When I run CmdArgs.exe 一 二 三 四 五 六 七 八 九 零 äö, cmd displays

main.c argv:
[0] 43 3A 5C 55 73 65 72 73 5C 6C 65 6E 6F 76 6F 5C 41 70 70 44 61 74 61 5C 4C 6F 63 61 6C 5C 54 65 6D 70 5C 70 61 72 2D 36 63 36 35 36 65 36 66 37 36 36 66 5C 63 61 63 68 65 2D 38 37 32 30 30 38 63 32 64 31 31 66 38 36 34 34 65 65 66 63 33 36 37 32 35 32 39 66 38 62 38 61 33 37 62 62 65 33 34 64 2F 43 6D 64 41 72 67 73 2E 65 78 65
[1] D2 BB
[2] B6 FE
[3] C8 FD
[4] CB C4
[5] CE E5
[6] C1 F9
[7] C6 DF
[8] B0 CB
[9] BE C5
[10] C1 E3
[11] 3F 3F
<C:\Users\lenovo\AppData\Local\Temp\par-6c656e6f766f\cache-872008c2d11f8644eefc3672529f8b8a37bbe34d/CmdArgs.exe>
<一>
<二>
<三>
<四>
<五>
<六>
<七>
<八>
<九>
<零>
<äö>
rschupp commented 6 months ago

I made two changes:

I pushed this to the "ci" branch, it passes all tests except for the ones testing Windows command line quoting rules. I'll have to reimplement them using wchar instead of char.

Please test.

fengzyf commented 6 months ago

Thanks again!
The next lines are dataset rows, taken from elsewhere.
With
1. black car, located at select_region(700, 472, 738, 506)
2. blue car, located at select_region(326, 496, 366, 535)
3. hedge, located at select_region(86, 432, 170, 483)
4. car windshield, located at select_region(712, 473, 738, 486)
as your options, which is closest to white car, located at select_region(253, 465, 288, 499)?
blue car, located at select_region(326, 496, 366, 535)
I tested the latest "ci" branch, and when I ran CmdArgs.exe 一 二 三 四 五 六 七 八 九 零 äö or CmdArgs.exe "一 二" 三 四 五 六 七 八 九 零 äö, cmd displayed

<C:\Users\Xu\AppData\Local\Temp\par-5875\cache-f398e2715e4659c6ca2ef0ccdec734fe1265a7a5/CmdArgs.exe>
<一>
<二>
<三>
<四>
<五>
<六>
<七>
<八>
<九>
<零>
<äö>

I made the following modification in boot.c:

wchar_t* shell_quote_wide(const wchar_t *src)
{
    /* some characters from src may be replaced with two chars,
     * add enclosing quotes and trailing \0 */
    wchar_t *dst = malloc((2 * wcslen(src) + 3) * sizeof(wchar_t));

    const wchar_t *p = src;
    wchar_t *q = dst;
    wchar_t c;

    *q++ = L'"';                         /* opening quote */

    while ((c = *p))
    {
        if (c == L'\\')
        {
            int n = wcsspn(p, L"\\");    /* span of backslashes starting at p */

            wmemcpy(q, p, n);
            q += n;

            if (p[n] == L'\0' || p[n] == L'"') /* span ends in quote or NUL */
            {
                wmemcpy(q, p, n);
                q += n;
            }

            p += n;                     /* advance over the span */
            continue;
        }

        if (c == L'"')
            *q++ = L'\\';                /* escape the following quote */
        *q++ = c;
        p++;
    }

    *q++ = L'"';                         /* closing quote */
    *q++ = L'\0';

    return dst;
}

after

    return dst;
}
fengzyf commented 6 months ago

Thank you so much for your help! The latest version of "ci" branch solves my problem.